Stored data entries
===============
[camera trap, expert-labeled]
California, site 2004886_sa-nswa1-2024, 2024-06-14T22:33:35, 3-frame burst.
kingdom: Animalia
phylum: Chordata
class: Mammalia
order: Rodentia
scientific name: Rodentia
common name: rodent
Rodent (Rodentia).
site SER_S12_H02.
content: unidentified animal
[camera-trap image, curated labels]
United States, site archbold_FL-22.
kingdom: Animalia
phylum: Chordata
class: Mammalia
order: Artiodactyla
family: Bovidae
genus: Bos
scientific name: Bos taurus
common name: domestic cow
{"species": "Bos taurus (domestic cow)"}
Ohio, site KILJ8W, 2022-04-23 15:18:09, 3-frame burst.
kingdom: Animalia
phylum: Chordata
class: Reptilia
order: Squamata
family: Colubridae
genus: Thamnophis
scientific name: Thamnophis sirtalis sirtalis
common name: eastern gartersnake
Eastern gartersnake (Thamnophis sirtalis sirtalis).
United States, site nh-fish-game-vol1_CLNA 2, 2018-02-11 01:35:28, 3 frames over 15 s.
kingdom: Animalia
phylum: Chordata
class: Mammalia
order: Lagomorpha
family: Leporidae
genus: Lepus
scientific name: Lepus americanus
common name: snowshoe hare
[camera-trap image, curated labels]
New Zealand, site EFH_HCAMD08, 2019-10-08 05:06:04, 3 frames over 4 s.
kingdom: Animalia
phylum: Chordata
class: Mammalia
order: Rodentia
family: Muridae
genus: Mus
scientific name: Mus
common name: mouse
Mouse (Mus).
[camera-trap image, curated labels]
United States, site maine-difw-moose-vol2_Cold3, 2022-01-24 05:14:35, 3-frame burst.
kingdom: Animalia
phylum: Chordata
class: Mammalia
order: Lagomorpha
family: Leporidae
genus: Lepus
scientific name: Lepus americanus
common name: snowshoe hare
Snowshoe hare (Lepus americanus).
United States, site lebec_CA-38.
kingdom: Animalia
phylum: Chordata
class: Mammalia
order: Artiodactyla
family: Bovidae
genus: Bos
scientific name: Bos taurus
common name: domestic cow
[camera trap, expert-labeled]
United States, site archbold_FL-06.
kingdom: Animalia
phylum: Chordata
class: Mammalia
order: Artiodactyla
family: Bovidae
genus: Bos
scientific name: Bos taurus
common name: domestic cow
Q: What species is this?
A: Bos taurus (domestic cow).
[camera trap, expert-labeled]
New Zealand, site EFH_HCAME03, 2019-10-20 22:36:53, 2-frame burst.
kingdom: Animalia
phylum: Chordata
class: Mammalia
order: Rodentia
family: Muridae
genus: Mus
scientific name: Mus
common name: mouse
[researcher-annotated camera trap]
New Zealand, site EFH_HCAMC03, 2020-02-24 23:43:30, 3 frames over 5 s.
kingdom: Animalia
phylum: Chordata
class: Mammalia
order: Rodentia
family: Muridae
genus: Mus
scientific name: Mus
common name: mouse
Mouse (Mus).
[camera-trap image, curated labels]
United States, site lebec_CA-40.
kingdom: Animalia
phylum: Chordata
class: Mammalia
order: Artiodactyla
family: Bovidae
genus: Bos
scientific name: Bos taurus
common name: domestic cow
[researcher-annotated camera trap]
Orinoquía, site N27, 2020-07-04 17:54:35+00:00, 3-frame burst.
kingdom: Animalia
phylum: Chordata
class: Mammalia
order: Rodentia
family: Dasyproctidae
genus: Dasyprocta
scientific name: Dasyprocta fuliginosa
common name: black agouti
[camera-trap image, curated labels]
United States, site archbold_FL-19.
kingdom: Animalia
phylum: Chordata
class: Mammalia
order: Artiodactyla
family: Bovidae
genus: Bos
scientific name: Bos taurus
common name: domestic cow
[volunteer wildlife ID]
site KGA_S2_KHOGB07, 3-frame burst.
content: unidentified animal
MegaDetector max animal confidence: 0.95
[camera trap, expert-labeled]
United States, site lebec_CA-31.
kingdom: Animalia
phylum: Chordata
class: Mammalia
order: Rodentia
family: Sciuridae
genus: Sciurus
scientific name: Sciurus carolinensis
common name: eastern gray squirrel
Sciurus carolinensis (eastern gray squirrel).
===============
What the task requires
Each entry above should be restated exactly as supplied.

Solution below
[camera trap, expert-labeled]
California, site 2004886_sa-nswa1-2024, 2024-06-14T22:33:35, 3-frame burst.
kingdom: Animalia
phylum: Chordata
class: Mammalia
order: Rodentia
scientific name: Rodentia
common name: rodent
Rodent (Rodentia).
site SER_S12_H02.
content: unidentified animal
[camera-trap image, curated labels]
United States, site archbold_FL-22.
kingdom: Animalia
phylum: Chordata
class: Mammalia
order: Artiodactyla
family: Bovidae
genus: Bos
scientific name: Bos taurus
common name: domestic cow
{"species": "Bos taurus (domestic cow)"}
Ohio, site KILJ8W, 2022-04-23 15:18:09, 3-frame burst.
kingdom: Animalia
phylum: Chordata
class: Reptilia
order: Squamata
family: Colubridae
genus: Thamnophis
scientific name: Thamnophis sirtalis sirtalis
common name: eastern gartersnake
Eastern gartersnake (Thamnophis sirtalis sirtalis).
United States, site nh-fish-game-vol1_CLNA 2, 2018-02-11 01:35:28, 3 frames over 15 s.
kingdom: Animalia
phylum: Chordata
class: Mammalia
order: Lagomorpha
family: Leporidae
genus: Lepus
scientific name: Lepus americanus
common name: snowshoe hare
[camera-trap image, curated labels]
New Zealand, site EFH_HCAMD08, 2019-10-08 05:06:04, 3 frames over 4 s.
kingdom: Animalia
phylum: Chordata
class: Mammalia
order: Rodentia
family: Muridae
genus: Mus
scientific name: Mus
common name: mouse
Mouse (Mus).
[camera-trap image, curated labels]
United States, site maine-difw-moose-vol2_Cold3, 2022-01-24 05:14:35, 3-frame burst.
kingdom: Animalia
phylum: Chordata
class: Mammalia
order: Lagomorpha
family: Leporidae
genus: Lepus
scientific name: Lepus americanus
common name: snowshoe hare
Snowshoe hare (Lepus americanus).
United States, site lebec_CA-38.
kingdom: Animalia
phylum: Chordata
class: Mammalia
order: Artiodactyla
family: Bovidae
genus: Bos
scientific name: Bos taurus
common name: domestic cow
[camera trap, expert-labeled]
United States, site archbold_FL-06.
kingdom: Animalia
phylum: Chordata
class: Mammalia
order: Artiodactyla
family: Bovidae
genus: Bos
scientific name: Bos taurus
common name: domestic cow
Q: What species is this?
A: Bos taurus (domestic cow).
[camera trap, expert-labeled]
New Zealand, site EFH_HCAME03, 2019-10-20 22:36:53, 2-frame burst.
kingdom: Animalia
phylum: Chordata
class: Mammalia
order: Rodentia
family: Muridae
genus: Mus
scientific name: Mus
common name: mouse
[researcher-annotated camera trap]
New Zealand, site EFH_HCAMC03, 2020-02-24 23:43:30, 3 frames over 5 s.
kingdom: Animalia
phylum: Chordata
class: Mammalia
order: Rodentia
family: Muridae
genus: Mus
scientific name: Mus
common name: mouse
Mouse (Mus).
[camera-trap image, curated labels]
United States, site lebec_CA-40.
kingdom: Animalia
phylum: Chordata
class: Mammalia
order: Artiodactyla
family: Bovidae
genus: Bos
scientific name: Bos taurus
common name: domestic cow
[researcher-annotated camera trap]
Orinoquía, site N27, 2020-07-04 17:54:35+00:00, 3-frame burst.
kingdom: Animalia
phylum: Chordata
class: Mammalia
order: Rodentia
family: Dasyproctidae
genus: Dasyprocta
scientific name: Dasyprocta fuliginosa
common name: black agouti
[camera-trap image, curated labels]
United States, site archbold_FL-19.
kingdom: Animalia
phylum: Chordata
class: Mammalia
order: Artiodactyla
family: Bovidae
genus: Bos
scientific name: Bos taurus
common name: domestic cow
[volunteer wildlife ID]
site KGA_S2_KHOGB07, 3-frame burst.
content: unidentified animal
MegaDetector max animal confidence: 0.95
[camera trap, expert-labeled]
United States, site lebec_CA-31.
kingdom: Animalia
phylum: Chordata
class: Mammalia
order: Rodentia
family: Sciuridae
genus: Sciurus
scientific name: Sciurus carolinensis
common name: eastern gray squirrel
Sciurus carolinensis (eastern gray squirrel).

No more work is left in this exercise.